Native-PAGE analysis of VCP hexamer
Itika Saha, F. Ulrich Hartl, Mark S. Hipp
Abstract
Valosin-containing protein (VCP) is a homo-hexameric AAA+ ATPase in eukaryotic cells. This protocol describes the analysis of myc-tagged versions of VCP transiently transfected in HEK293 cells (stably expressing and propagating aggregates of Tau repeat domain fused to YFP) for hexamer formation.
Steps
Plate 1.5x105 cells in 12-well plate.
Next day, transfect with plasmids expressing myc-tagged VCP variants (Saha et al. BioRxiv, 2022) using a standard transfection protocol.
Two days later, collect cells and lyse them in 50 µL 0.5% Triton X-100/PBS supplemented with protease inhibitor cocktail (Roche) and DNase for 1 h on ice.
Centrifuge lysates at 10,000 x g for 2 min and collect supernatant.
Determine protein concentration in the supernatant and normalize across all samples.
Add 2x native sample buffer (40 % glycerol, 240 mM Tris pH 6.8, 0.04 % bromophenol blue) to 40 µg lysate.

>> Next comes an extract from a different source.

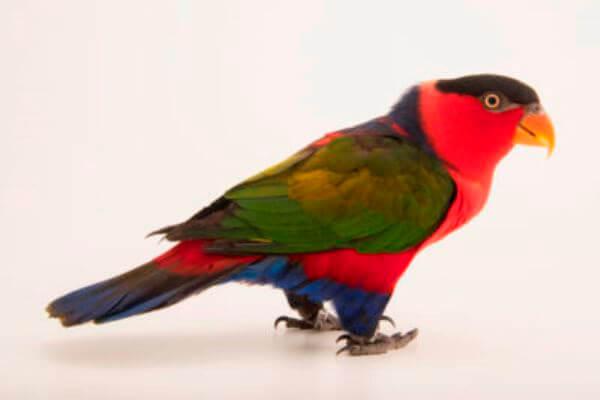 Lori tricolor descripción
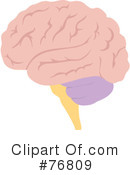 Brain Clipart #76809 by Rosie Piter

Run samples on a Native PAGE gel (e.g. Novex Value 4 to 12% Tris-glycine gels (Thermo)) in 20 mM Tris 200 mM Glycine buffer at pH 8.4.
Transfer proteins to nitrocellulose membrane in standard Tris-glycine buffer, block in 5% low-fat dry milk for 1 h at room temperature (RT).
Dilute anti-myc (9E10) and anti-VCP (1:2000, Novus Biologicals) primary antibodies together in blocking solution and incubate membrane overnight.
Next day, wash membrane 3 times with TBST and incubate with anti-mouse (LI-COR Biosciences Cat# 926-68070, RRID:AB_10956588; 1:10,000) and anti-rabbit (LI-COR Biosciences Cat# 926-32211, RRID:AB_621843; 1:10,000) fluorescent secondary antibodies for 2 h at RT.
Wash membrane 3 times with TBST.
Detect fluorescent myc and VCP signal on a fluorescent imager.